La buena noticia para el gobierno actual es que este déficit se ha venido reduciendo sistemáticamente. A noviembre del año pasado, el desbalance con EE. UU. era de solo US$480,2 millones, una cifra ínfima comparada con los más de US$4.700 millones que se registraban en 2015. Esta mejora en la balanza comercial es el argumento técnico más fuerte de Colombia: el país está logrando ser más competitivo y menos dependiente de las compras externas, lo que debería desincentivar cualquier medida proteccionista por parte de la Casa Blanca bajo el lema de «America First».

¿Qué se juega el exportador colombiano en el Despacho Oval?

Para el empresario que hoy envía contenedores de café, cajas de flores o barriles de petróleo, la reunión de mañana define el presupuesto de 2026. Si Petro y Trump logran una «paz comercial», los sectores no minero-energéticos podrían ver un impulso adicional gracias a la relocalización de cadenas de suministro (nearshoring). Colombia tiene la oportunidad de capturar parte del mercado que EE. UU. está desplazando de China, aprovechando ese 29,6% de participación ya consolidada.

No obstante, si la reunión se centra únicamente en la lucha contra el narcotráfico y las diferencias ideológicas sobre Venezuela, el aspecto comercial podría quedar en un segundo plano peligroso.
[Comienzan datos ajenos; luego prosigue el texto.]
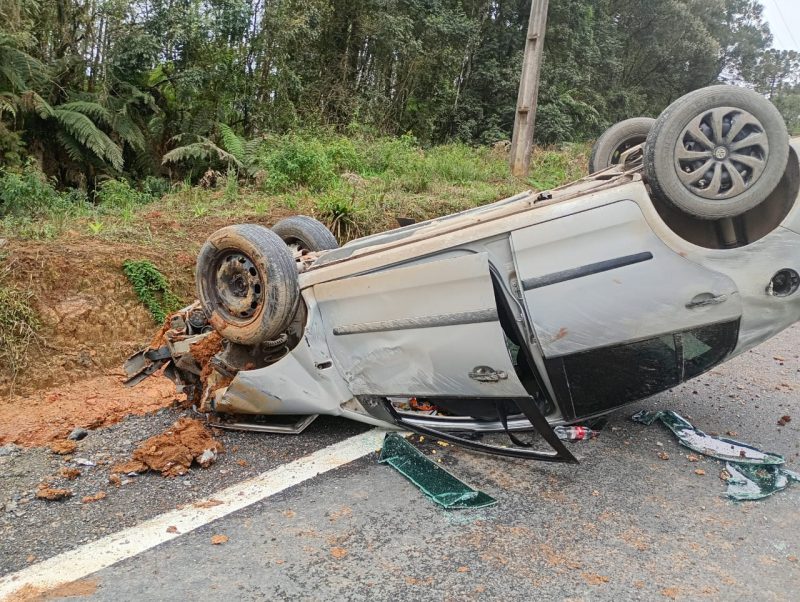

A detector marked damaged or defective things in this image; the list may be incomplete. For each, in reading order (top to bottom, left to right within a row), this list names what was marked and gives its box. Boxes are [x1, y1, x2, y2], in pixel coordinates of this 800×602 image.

El riesgo es que Trump utilice el acceso al mercado de exportación de flores y café como una moneda de cambio para exigir políticas de erradicación más agresivas. En conclusión, el dato de exportaciones nos dice que Colombia no puede permitirse un pleito con Washington; la economía nacional está «anclada» al dólar y al consumidor estadounidense, y cualquier movimiento en falso mañana se sentirá directamente en las finanzas de las empresas exportadoras del país.